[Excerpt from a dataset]

"""

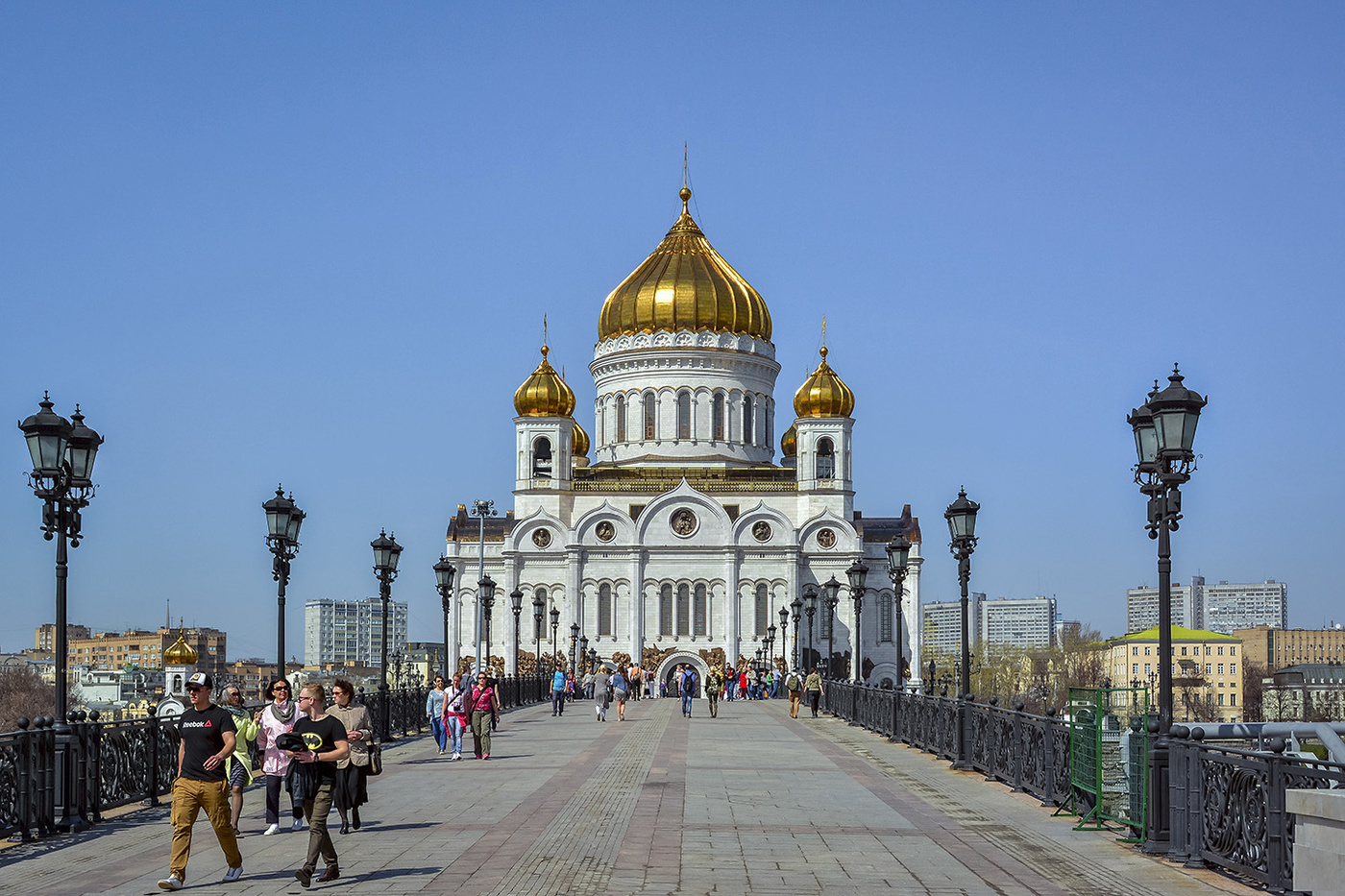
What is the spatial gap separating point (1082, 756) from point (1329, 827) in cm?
571

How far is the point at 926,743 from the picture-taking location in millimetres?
24781

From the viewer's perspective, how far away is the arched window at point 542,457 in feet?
251

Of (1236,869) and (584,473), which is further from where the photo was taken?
(584,473)

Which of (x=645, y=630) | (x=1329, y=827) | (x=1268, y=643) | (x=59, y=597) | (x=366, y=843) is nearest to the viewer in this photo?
(x=1329, y=827)

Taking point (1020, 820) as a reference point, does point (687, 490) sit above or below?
above

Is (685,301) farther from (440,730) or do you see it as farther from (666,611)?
(440,730)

"""

# Task brief
Restate every record exactly, please; do not copy the pictures.

# The answer
What is the spatial gap separating point (1082, 756) from point (1329, 827) in cm?
571

How far is the point at 926,743 from the picture-taking location in millimetres?
24781

From the viewer's perspective, how far away is the arched window at point 542,457 in feet?
251

Of (1236,869) and (584,473), which is further from where the photo was taken?
(584,473)

Which of (x=645, y=630) | (x=1329, y=827) | (x=1268, y=643) | (x=59, y=597) | (x=366, y=843) is nearest to the viewer in this photo?
(x=1329, y=827)

Taking point (1020, 820) as a reference point, does point (687, 490) sit above or below?
above

Is (685,301) farther from (440,730) or do you see it as farther from (666,611)?
(440,730)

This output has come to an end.